- **ACTION ITEM**: From the entries below, retype only the lines from the one with "Chrysanthemum Floral Bouquet" through the one with "花牛苹果树苗 1~1.5米", exactly as written.

- **MATERIALS PROVIDED**:
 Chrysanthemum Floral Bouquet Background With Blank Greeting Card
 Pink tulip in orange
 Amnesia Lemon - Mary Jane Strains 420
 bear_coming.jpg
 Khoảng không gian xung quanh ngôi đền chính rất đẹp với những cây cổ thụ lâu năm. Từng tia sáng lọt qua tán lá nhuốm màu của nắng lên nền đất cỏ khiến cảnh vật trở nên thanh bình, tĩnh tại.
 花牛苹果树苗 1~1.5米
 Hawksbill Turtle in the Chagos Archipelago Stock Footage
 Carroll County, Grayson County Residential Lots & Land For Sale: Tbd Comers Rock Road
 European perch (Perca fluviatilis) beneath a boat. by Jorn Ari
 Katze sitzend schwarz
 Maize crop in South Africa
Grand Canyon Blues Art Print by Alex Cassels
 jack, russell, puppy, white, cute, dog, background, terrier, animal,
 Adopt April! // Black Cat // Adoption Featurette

* * *

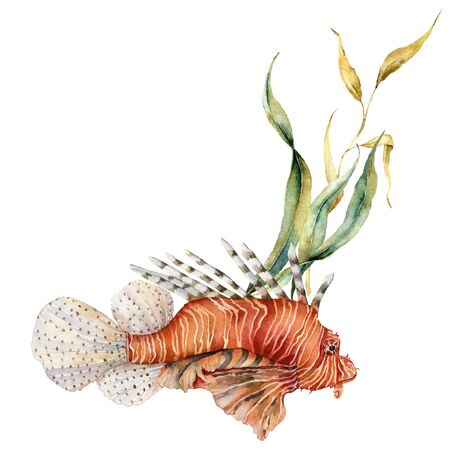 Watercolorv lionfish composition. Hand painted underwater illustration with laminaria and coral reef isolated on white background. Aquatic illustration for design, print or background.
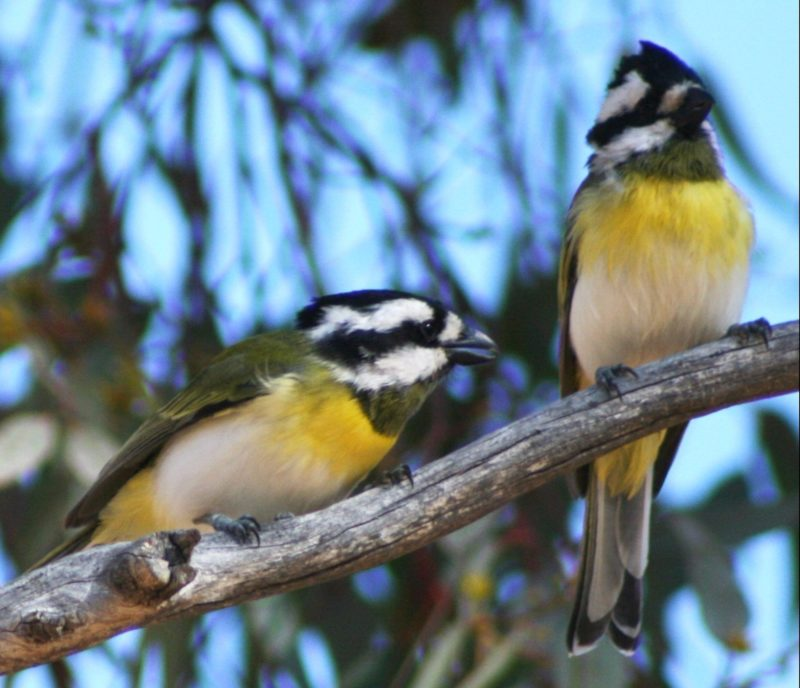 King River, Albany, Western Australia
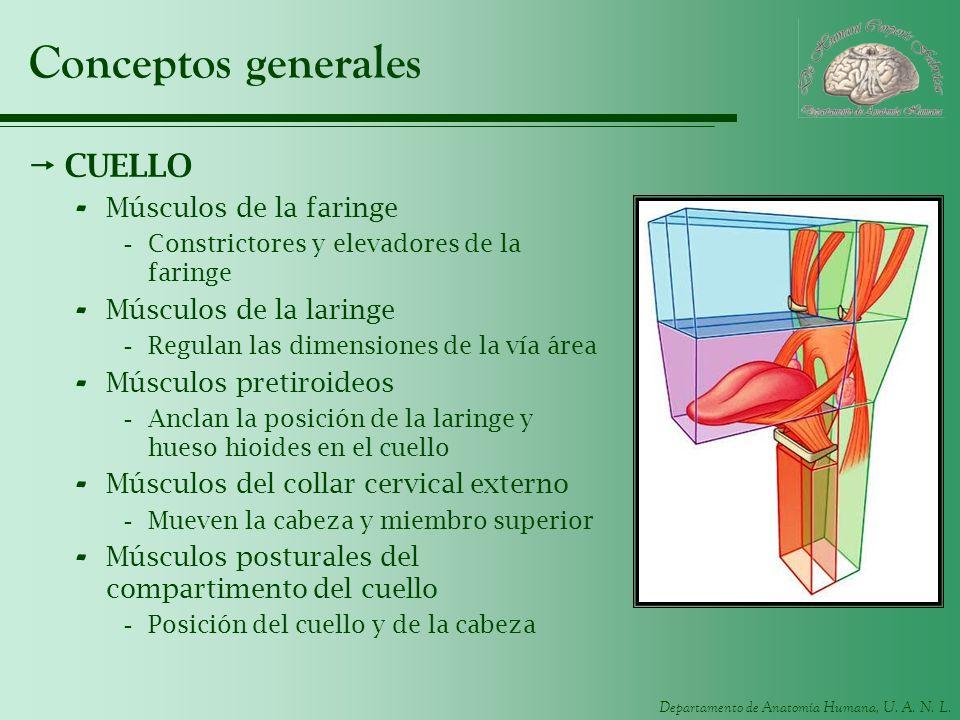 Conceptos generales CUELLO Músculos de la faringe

--

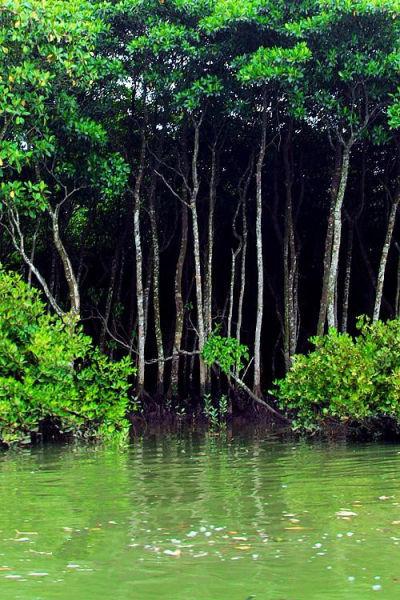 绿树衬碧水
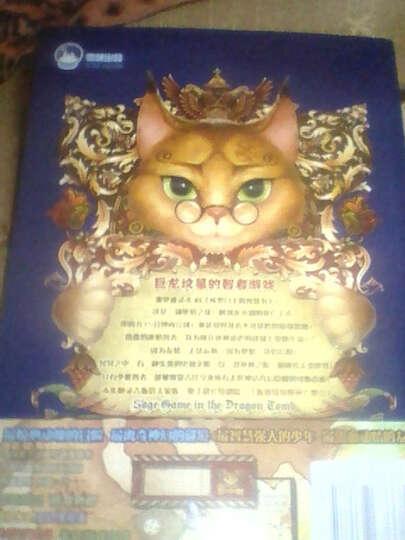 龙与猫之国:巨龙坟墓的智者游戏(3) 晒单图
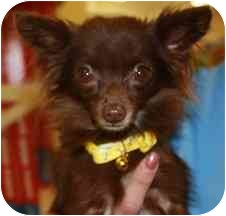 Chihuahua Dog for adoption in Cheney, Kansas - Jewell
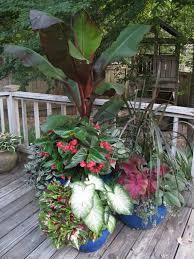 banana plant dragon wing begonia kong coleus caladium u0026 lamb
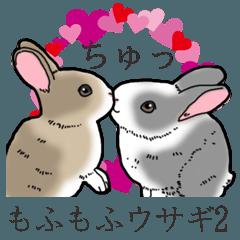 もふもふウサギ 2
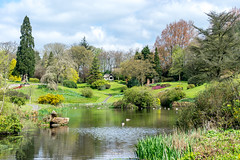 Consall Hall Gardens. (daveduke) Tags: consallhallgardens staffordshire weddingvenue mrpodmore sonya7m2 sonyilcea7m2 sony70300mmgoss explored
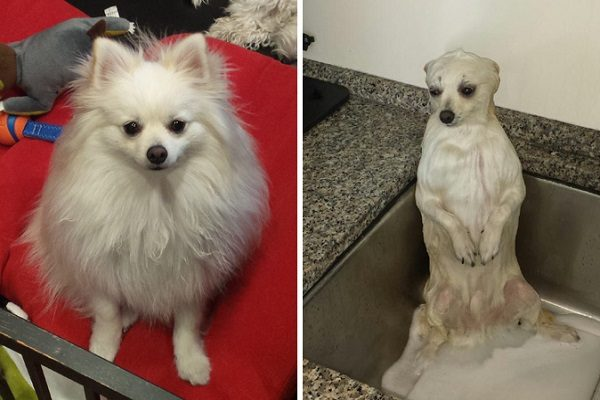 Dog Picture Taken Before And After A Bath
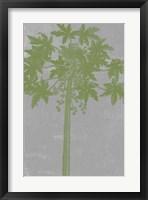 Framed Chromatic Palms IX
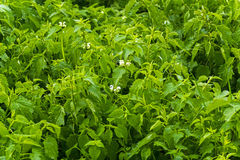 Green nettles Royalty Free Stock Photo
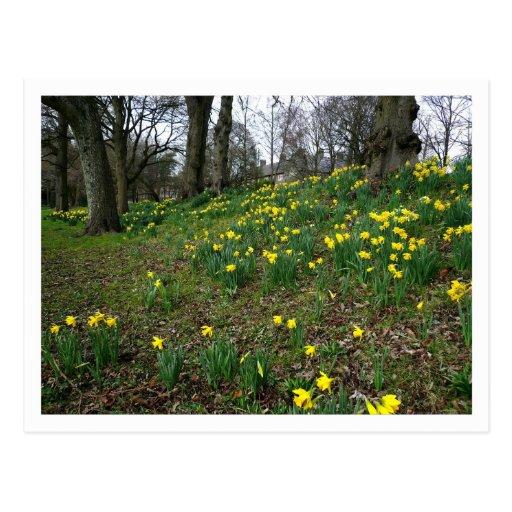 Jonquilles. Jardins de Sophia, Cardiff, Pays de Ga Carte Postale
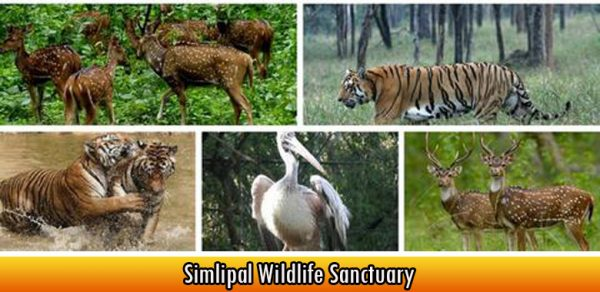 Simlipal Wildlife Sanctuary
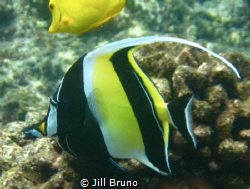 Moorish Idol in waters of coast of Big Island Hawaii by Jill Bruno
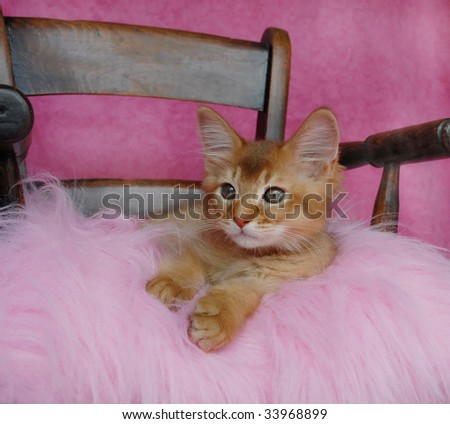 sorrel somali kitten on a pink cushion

- **ANSWER AREA**:
 Chrysanthemum Floral Bouquet Background With Blank Greeting Card
 Pink tulip in orange
 Amnesia Lemon - Mary Jane Strains 420
 bear_coming.jpg
 Khoảng không gian xung quanh ngôi đền chính rất đẹp với những cây cổ thụ lâu năm. Từng tia sáng lọt qua tán lá nhuốm màu của nắng lên nền đất cỏ khiến cảnh vật trở nên thanh bình, tĩnh tại.
 花牛苹果树苗 1~1.5米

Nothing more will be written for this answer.